▸ **Trecho selecionado**
Sim, nós podemos
Selvino Heck
Sim, nós podemos…
Cantar com Mercedes Sosa os cantos e a esperança da América Latina e de seu povo, sem nenhuma vergonha, com muito orgulho e paixão, “todas as vozes todas, todas as mãos todas, todo sangue pode ser canção no vento”.
Mostrar que toda e qualquer injustiça, mentira ou guerra não nos são indiferentes, e que todas as dores e sofrimentos são nossas dores e sofrimentos.
Fazer dos pés descalços dos meninos e meninas correndo atrás da bola nas ruelas, nos campos de várzea e nos becos pés de cidadãos e cidadãs construindo seu futuro, um amanhã de sol, de luz, de direitos, de cidadania.
Celebrar a democracia finalmente conquistada nos trilhos de Sepé Tiaraju, Simon Bolivar, Che, Chico Mendes, Irmã Dorothy, tantos lutadores e lutadoras, revolucionários e revolucionárias, militantes, sindicalistas, mulheres e homens do povo, sem-terras, pastores, indígenas, negros que derramaram seu sangue ao longo de séculos.

▸ **Registros brutos**
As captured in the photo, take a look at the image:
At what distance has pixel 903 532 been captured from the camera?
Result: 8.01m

--

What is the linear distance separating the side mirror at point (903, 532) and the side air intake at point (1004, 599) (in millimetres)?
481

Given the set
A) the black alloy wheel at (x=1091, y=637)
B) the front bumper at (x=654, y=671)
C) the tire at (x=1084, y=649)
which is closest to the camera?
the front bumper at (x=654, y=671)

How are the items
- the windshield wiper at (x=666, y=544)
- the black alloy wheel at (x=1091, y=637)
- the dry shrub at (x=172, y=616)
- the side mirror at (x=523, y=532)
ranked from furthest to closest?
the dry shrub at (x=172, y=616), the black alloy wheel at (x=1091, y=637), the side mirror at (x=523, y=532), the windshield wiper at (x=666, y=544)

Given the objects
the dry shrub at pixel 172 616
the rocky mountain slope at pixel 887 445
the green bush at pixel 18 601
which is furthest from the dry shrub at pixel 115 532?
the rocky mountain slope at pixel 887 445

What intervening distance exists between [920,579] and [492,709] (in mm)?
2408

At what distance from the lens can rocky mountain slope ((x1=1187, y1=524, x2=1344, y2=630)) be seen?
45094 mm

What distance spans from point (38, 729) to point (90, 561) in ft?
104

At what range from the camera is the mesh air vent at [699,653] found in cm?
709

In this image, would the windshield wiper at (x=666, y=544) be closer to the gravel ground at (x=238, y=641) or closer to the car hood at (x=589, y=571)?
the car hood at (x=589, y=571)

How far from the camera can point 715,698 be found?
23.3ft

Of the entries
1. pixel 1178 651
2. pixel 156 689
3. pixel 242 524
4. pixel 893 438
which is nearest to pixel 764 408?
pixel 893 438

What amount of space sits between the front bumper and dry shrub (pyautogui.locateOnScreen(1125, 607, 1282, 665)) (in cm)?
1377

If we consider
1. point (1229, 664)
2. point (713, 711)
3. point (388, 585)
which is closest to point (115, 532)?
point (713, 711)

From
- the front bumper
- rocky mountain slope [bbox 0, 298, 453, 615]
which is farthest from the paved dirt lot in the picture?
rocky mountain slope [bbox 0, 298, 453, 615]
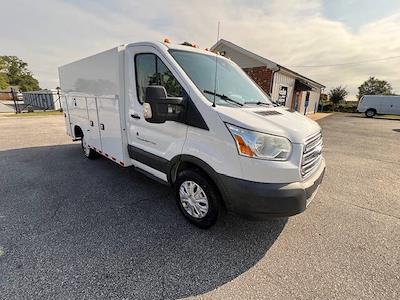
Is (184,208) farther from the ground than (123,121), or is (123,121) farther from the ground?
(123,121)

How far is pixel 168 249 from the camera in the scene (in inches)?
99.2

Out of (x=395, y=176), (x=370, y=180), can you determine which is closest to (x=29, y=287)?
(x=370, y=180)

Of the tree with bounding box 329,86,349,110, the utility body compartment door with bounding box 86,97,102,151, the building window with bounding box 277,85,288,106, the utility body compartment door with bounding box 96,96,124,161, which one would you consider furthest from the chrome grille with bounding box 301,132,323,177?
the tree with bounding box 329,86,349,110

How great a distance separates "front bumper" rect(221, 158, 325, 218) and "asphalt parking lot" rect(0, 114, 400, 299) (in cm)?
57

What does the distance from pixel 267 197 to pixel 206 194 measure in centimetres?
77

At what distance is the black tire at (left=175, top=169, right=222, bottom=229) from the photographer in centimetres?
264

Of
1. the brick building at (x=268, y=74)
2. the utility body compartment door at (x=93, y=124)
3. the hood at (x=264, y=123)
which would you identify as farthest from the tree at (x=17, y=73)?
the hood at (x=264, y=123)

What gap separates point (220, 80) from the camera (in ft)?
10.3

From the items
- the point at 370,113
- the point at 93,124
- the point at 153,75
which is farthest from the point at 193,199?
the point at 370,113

▸ **Problema a resolver**
Por favor, liste as pessoas que o trecho nomeia como aquelas em cujos trilhos a democracia foi conquistada. Os registros não precisam ser consultados.

▸ **Solução do exercício**
Sepé Tiaraju, Simon Bolivar, Che, Chico Mendes, Irmã Dorothy